There are a lot of really smart people in this world. How often do you get a chance to intentionally seek them out for some advice in your life? Today, we’re going to get “The Best Money Advice Ever Received” from some really, really smart people. In the process, I’m giving you access to a secret club where these “elites” hang out.
Where Do Smart Money People Hang Out Today?
When I think of people who are really smart about money, my mind inevitably drifts to my financially blogging friends. There are hundreds “out there”, and as a group they harness incredible knowledge about all things money.
Financial bloggers are an interesting lot. We’re all a bit obsessed with this whole “personal finance” thing, all pretty good in managing our money, most of us are pursuing some sort of early retirement, and we all love to write. In short, we share a lot of common bonds. For those of you not in the “inner circle” of the blogosphere, you may wonder where we all hang out? Beyond the mega-event of the year, FinCon (which I’ll be attending for the first time in Oct 2017), where do we all meet? How do we communicate? How do we share ideas?
Today, I’m giving you an exclusive peak into the inner workings of the blogging world. A network seldom seen from the “outside”. The Smartest Money People I Know can be found there, in a secret place known only to “insiders”. As a reader of this blog, you’re getting a “Special Guest Pass”, and are being let in on this previously unknown hideout of the financial elite. (No conspiracy theories here, please. My tone is a bit more dramatic than the reality, for the sake of a good article. Have I gotten your attention yet?)
Recently, a “Rockstar” in the world of personal finance blogging made a major announcement: The Launch Of A New Community Forum! The announcement was made on Twitter, and has been an IMMEDIATE hit.
Within just one week after the official launch, the forum is now home to more than 250 personal finance bloggers and enthusiasts from around the world, all sharing ideas on finance, blogging and all things money.
Kudos to the founding Rockstar, J. Money! He’s a legend in the financial blogging community, and just turned down a $1 Million buyout offer for his online sites. He’s innovative, bright, a gifted writer, and well on his way to creating real financial wealth. He also looks pretty cool, with the spiked mohawk and all.
He just gave the world a gift with his new forum. Check out the forum here, you don’t have to be a blogger to participate in the fun! Welcome to The Secret Club! Look around, you’ll find me there (if you join because of this article, let me know with a comment in the forum, it’ll make my day!).
The Best Money Advice Ever Received
To take advantage of this new gathering of “money smart” people, I decided to start a thread as the basis for this post. I asked “I’m starting to work on an upcoming blog post, and would like to build it around “The Best Money Advice Ever Received.” Help me out?” The question has generated a LOT of response, which I’m excited to present below. In fairness to my fellow bloggers who responded (THANKS to all of my really smart friends!), I’ll be presenting the advice in the order in which it was received. Where I differ with the advice from the world’s smartest people, I’ll add some commentary.The Smartest People In The World, Giving The Best Advice Ever! Click To Tweet
Without further adieu, I present to you The Best Money Advice Ever Received:
Don’t Max Out Your 401(k)

Spatial relationship records
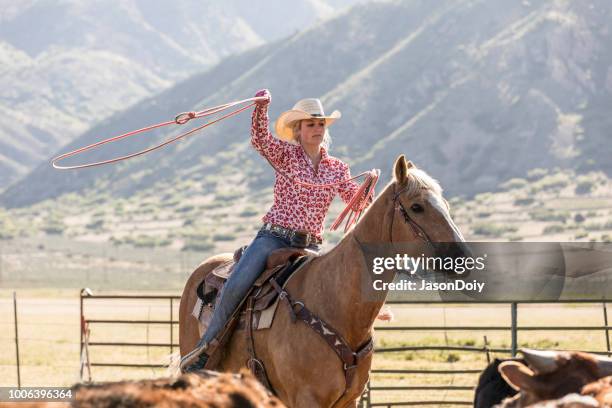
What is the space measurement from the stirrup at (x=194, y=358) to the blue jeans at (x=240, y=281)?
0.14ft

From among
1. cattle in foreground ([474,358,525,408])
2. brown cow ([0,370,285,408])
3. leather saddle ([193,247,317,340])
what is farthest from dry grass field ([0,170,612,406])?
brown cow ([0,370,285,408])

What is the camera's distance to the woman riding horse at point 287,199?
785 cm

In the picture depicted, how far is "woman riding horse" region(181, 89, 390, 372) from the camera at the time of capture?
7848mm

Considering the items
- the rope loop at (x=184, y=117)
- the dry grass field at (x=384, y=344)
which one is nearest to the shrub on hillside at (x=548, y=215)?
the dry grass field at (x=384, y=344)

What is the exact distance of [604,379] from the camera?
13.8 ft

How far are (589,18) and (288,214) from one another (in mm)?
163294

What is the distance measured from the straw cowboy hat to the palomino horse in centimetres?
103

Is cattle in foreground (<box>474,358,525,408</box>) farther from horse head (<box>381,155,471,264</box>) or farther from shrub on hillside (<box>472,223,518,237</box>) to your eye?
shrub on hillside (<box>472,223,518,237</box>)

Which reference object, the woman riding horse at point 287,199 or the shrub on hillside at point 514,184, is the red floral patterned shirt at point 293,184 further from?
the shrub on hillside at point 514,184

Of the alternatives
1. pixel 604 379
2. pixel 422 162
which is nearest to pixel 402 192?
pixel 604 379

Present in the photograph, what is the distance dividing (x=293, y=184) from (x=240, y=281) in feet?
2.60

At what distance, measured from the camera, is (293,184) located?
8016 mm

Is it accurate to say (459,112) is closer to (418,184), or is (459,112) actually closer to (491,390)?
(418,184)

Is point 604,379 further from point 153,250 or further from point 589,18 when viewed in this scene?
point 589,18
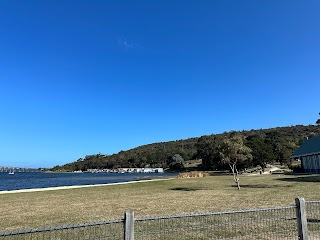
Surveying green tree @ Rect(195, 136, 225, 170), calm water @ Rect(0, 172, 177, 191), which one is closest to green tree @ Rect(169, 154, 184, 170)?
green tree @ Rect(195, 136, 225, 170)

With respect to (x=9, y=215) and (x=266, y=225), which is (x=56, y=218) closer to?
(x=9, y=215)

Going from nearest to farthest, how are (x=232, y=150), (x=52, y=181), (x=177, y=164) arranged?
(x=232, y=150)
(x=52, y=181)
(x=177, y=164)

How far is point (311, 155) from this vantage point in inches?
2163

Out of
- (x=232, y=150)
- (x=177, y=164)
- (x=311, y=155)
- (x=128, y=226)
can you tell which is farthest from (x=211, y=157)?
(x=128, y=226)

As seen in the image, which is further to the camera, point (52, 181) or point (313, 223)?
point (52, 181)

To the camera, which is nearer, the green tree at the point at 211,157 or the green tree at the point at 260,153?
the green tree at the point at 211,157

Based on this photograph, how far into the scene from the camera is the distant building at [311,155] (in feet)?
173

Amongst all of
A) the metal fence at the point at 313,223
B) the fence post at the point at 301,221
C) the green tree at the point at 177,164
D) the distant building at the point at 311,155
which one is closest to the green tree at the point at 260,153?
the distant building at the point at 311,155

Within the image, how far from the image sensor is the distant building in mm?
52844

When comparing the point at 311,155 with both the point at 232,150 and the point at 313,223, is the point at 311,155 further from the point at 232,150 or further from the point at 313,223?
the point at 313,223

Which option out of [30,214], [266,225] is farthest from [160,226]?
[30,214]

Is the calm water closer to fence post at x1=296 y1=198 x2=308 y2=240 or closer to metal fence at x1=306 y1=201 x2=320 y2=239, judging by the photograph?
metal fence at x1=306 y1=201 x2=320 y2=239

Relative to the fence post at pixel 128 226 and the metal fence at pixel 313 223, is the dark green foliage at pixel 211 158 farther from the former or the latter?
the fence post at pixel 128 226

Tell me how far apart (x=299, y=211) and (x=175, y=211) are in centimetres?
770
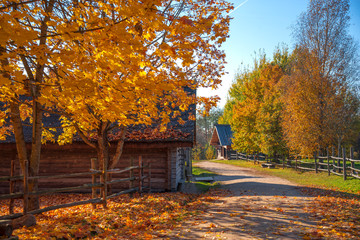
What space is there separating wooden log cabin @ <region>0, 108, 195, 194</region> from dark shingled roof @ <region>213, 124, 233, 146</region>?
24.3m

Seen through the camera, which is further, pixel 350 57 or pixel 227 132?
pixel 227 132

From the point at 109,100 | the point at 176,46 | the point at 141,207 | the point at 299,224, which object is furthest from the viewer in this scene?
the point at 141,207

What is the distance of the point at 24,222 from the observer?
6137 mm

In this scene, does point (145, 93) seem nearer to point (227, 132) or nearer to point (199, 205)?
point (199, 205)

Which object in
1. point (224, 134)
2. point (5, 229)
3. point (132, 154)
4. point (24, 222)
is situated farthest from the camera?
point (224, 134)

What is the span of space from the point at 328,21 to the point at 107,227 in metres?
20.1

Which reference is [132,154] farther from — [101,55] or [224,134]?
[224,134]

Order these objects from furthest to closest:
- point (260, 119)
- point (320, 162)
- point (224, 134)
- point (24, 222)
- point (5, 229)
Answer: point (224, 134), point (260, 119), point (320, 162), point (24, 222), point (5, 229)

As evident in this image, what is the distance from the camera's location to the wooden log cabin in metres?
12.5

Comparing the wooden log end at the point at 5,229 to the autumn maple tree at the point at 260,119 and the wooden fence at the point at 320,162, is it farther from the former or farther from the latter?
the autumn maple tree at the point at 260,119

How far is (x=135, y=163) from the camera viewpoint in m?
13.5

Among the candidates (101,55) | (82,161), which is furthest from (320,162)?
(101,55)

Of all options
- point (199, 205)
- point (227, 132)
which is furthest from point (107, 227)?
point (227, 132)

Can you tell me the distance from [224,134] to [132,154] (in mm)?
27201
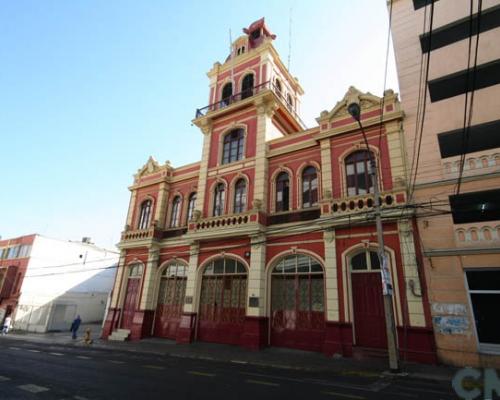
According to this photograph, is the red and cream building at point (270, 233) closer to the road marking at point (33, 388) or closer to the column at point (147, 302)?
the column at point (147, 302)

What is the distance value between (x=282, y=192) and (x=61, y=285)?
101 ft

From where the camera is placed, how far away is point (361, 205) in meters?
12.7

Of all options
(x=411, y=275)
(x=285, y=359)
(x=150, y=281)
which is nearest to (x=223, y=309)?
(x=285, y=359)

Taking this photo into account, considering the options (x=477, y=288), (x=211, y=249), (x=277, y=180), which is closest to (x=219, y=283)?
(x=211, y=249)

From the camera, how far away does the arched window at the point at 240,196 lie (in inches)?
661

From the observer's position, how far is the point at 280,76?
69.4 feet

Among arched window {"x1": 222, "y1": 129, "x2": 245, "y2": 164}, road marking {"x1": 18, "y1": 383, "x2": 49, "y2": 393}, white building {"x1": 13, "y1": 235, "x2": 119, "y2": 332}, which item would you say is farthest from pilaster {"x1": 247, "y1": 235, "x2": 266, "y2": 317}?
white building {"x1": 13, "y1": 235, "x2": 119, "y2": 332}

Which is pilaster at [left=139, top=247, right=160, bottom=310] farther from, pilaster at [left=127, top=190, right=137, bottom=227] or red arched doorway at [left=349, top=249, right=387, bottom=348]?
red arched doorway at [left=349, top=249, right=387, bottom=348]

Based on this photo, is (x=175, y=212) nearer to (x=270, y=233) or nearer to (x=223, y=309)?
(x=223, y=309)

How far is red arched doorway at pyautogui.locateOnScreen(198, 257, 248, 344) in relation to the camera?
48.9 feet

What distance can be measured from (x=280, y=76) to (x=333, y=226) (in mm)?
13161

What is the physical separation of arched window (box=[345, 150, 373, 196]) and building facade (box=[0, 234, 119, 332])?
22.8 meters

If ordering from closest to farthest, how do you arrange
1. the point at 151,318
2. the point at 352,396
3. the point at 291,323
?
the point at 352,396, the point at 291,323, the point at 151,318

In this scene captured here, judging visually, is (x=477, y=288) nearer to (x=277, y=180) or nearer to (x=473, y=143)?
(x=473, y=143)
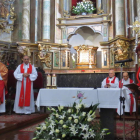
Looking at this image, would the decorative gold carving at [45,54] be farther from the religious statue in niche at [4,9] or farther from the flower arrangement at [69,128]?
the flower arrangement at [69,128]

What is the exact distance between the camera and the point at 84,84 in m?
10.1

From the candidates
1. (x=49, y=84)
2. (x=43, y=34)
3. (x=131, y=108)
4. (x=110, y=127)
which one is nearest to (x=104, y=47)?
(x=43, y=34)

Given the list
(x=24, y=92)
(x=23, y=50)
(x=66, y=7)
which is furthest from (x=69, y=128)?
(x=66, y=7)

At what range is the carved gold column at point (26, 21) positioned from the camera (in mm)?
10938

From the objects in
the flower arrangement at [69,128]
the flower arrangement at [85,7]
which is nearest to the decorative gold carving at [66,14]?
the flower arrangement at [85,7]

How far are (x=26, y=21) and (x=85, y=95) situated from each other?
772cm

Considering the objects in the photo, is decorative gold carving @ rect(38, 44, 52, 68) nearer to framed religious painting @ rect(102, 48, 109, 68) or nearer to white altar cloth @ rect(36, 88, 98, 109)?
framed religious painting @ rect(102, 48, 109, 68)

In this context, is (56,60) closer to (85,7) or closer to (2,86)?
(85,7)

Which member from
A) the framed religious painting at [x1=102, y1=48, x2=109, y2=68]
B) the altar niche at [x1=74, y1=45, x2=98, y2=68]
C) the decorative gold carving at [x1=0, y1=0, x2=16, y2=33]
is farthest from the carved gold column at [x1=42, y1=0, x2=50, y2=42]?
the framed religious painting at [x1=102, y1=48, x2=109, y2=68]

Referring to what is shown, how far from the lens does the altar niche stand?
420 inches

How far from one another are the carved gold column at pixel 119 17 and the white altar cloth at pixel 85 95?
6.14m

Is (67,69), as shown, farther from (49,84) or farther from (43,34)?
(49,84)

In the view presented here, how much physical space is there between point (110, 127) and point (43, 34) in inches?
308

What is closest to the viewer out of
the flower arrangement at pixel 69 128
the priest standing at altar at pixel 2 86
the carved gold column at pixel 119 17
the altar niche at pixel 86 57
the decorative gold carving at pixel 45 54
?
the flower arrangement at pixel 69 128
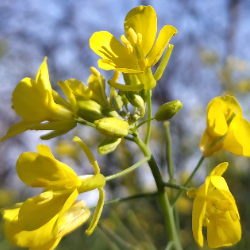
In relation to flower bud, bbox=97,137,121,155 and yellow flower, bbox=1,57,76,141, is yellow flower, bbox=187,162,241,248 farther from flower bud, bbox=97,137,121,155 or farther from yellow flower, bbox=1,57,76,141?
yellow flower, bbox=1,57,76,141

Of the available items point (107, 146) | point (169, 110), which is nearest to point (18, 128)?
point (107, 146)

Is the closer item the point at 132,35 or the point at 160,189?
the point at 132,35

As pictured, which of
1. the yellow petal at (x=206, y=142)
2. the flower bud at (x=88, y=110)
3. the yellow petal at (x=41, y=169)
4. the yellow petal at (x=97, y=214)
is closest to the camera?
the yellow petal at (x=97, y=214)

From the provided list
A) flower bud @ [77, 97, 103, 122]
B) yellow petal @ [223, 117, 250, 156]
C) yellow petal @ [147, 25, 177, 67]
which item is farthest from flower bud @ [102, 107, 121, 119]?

(EXERCISE DESCRIPTION): Carry on the blog post about the best money advice ever received, starting right after its final line.

(IN RESPONSE):
T.J. Pridonoff starts us out with this counter-intuitive advice, which he received from his Dad. I would modify it to add “beyond your employer match”. Always optimize the match, but realize that any money you put in above this amount does have some negative implications. Since it’s tax defered, your ability to access the $$ can be severely constrained before retirement. If you expect you may need to tap into the extra savings, keep it in an after-tax account.
Saving Is Not Optional
MrsBita chimes in with advice from a friend, which she received shortly after she immigrated to the USA (yes, it’s a very global group out here in the blogosphere). Saving in your 401(k) to the full extent of your employer match should not be viewed as an option, but rather as a mandatory act. Don’t give up a free raise, make sure you’re capturing all of the employer match that you’re entitled to. Make sure you’re not part of the $24 BILLION that’s lost by people who don’t contribute enough to their 401(k) to max out their employer match.
It’s Your Money
BigDaddyG isn’t a blogger, which proves my point earlier that you don’t have to be a blogger to play in the forum. He tells a story of his mother always responding with “It’s Your Money” when he asked her if he could buy something with his allowance. He learned to take responsibility for his money, about opportunity cost, and the fact that a dollar spent today takes away from something bigger he may want tomorow. Take ownership of your money, and realize no one cares about it more than you do.
Time Is A Far, Far Greater Asset Than Money
Pete_McPherson reminds us that time is our greatest asset. Don’t let your life slip by while pursuing materialistic gain. Be intentional in how you spend your time, it’s worth more than money. My add on this one: I recently wrote about Time, and included the quote: “Time, The Rarest Of All Investments. You Get It For Free, And Spend It Until It’s Gone.”
Track Your Net Worth
J. Money (yes, the Rockstar I mentioned above) chimed in with: “Track your net worth – the best thing you can do to grow your wealth!”. I couldn’t agree more, and encourage you to read my article on the subject, or have a look at the Free Net Worth Template I’ve built for my readers. If you don’t track your Net Worth, get yourself set up to fill in the template with your year-end statements this year.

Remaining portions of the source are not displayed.